Eigentlich sollte der Flug 1,5 Stunden dauern – eigentlich. Während das Flugzeug beschleunigte, wurde es nach nur kurzer Zeit nicht schneller, sondern langsamer. Bis es plötzlich zum Stillstand kam. Ein paar Minuten später stellte sich heraus, dass wir einen technischen Defekt im Triebwerk hatten. Und der musste natürlich in einer ausgiebigen Analysephase unter die Lupe genommen werden. Nach dieser langwierigen Prozedur wurde dann doch noch ein neues Flugzeug zur Verfügung gestellt, in welches wir mit Sack und Pack umziehen mussten.

 

Nicht der Ton macht die Musik, sondern die Art und Weise…
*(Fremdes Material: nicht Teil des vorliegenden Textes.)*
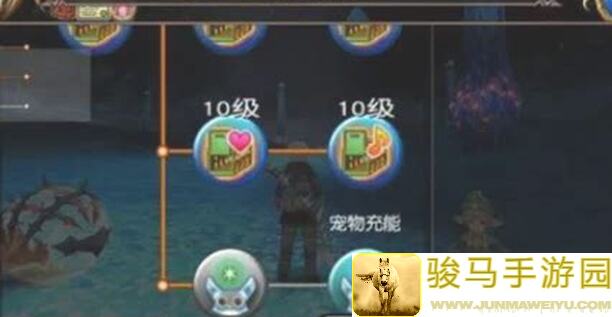 托拉姆物语双buff积极竞速叠伤宠秘籍大公开！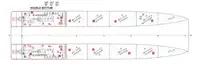 Kruiisilaev müügiks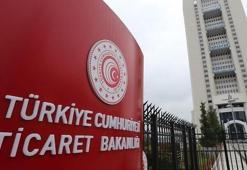 Ticaret Bakanlığından "ayakkabıda domuz derisi bulunduğu" iddialarına ilişkin açıklama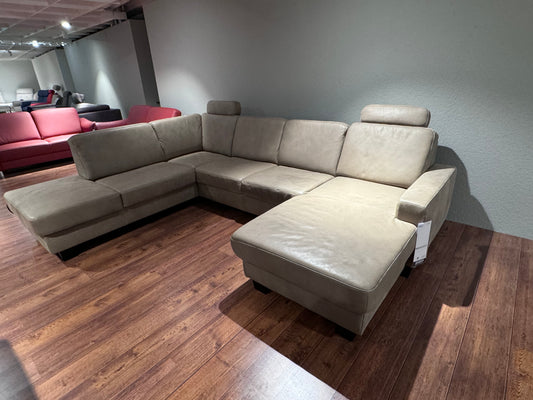 Living Wohnlandschaft "Pozzuoli" | Kabs Essen Steele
Mir persönlich geht es überhaupt nicht darum, dass ein technisches Problem aufgetaucht ist. Auch habe ich kein Problem damit, länger zu warten oder in ein anderes Flugzeug umzusteigen – letzten Endes hatten wir 2 Stunden und 45 Minuten Verspätung. Doch wie die Lufthansa in dem Moment mit der Problematik und damit verbunden eben auch mit den Flugreisenden umgegangen ist, darum geht es mir.

 

Ich tausche ein Stück Schokolade gegen guten Service

Am Abend zuvor wurden wir bereits von der Lufthansa informiert, dass das Catering in der Economy Class aufgrund von Personalmangel nicht stattfinden kann. Wir, die Flugreisenden, hatten also selbst Vorsorge zu tragen. Im ersten Flugzeug gab es neben dem technischen Defekt erstmal ein Stückchen Schokolade und ein kleines Fläschchen Wasser – gleiches Spiel im zweiten Flugzeug. Zu der Zeit wusste niemand von uns, wie lange sich die Verzögerung ziehen sollte – und es war keine Person vor Ort, die uns diesbezügliche Fragen beantworten konnte. Nach einiger Zeit bekamen wir von der Lufthansa einen Gutschein über sage und schreibe 4€ auf unsere Handys gepushed, den wir dann bei Zeiten am Frankfurter Flughafen einlösen konnten. Bei Zeiten deshalb, weil es doch schwierig ist, die Flughalle und ihre Shops nach einem Boarding erneut zu betreten – geschweige denn dort einen Kaffee für unter 4€ zu finden. Zusammen mit uns an Bord war zwar kein Catering-Service, aber dafür zwei Hon-Circle Members. Diese wurden nach dem technischen Defekt abgeholt und haben im neuen Flugzeug noch ein klein wenig auf sich warten lassen. Beneiden tue ich diese Menschen nicht. Denn sicher mussten sie ihr halbes Leben in einem Flugzeug verbringen, um Member des Circles werden zu können.

 

„Wertschätzung is the key“

Fassen wir also zusammen: Fehlendes kostenpflichtiges Catering in der Economy Class aufgrund von Personalmangel; Keine Möglichkeit zur Einlösung des Gutscheins im Flugzeug; Ein 4-Euro-Gutschein, der gerade mal für eine Packung Kaugummi ausreicht und eine nahezu hundertprozentige Wahrscheinlichkeit, dass jeder Flugreisende den Gutschein verfallen lassen wird. Und on top erlebten wir am Sonntag auf unserem Rückflug ein kleines Déjà-vu: Auch dort hatten wir deutlich über zwei Stunden Verspätung, sodass viele der Mitreisenden weder ihre Anschlussflüge noch ihre -züge erreichen konnten und die Nacht dann in Frankfurt verbringen "durften".  Für mich fühlt sich Wertschätzung anders an. Und nochmal: Es ist völlig normal, dass Fehler passieren, dass Flugzeuge technische Defekte haben, dass das wieder und wieder passieren wird. Mir geht es einfach nur darum, wie Firmen – ob groß oder klein – damit umgehen. Jedenfalls werde ich meinen Flug das nächste Mal über eine andere Airline buchen, in der Hoffnung, dass es dann besser läuft. 

Aber ehrlich gesagt ist mir beim Schreiben der Gedanke gekommen, den 4-Euro-Gutschein doch einzulösen – ich nutze dann einfach das 9-Euro-Ticket der Deutschen Bahn, um zum Flughafen zu kommen ;-).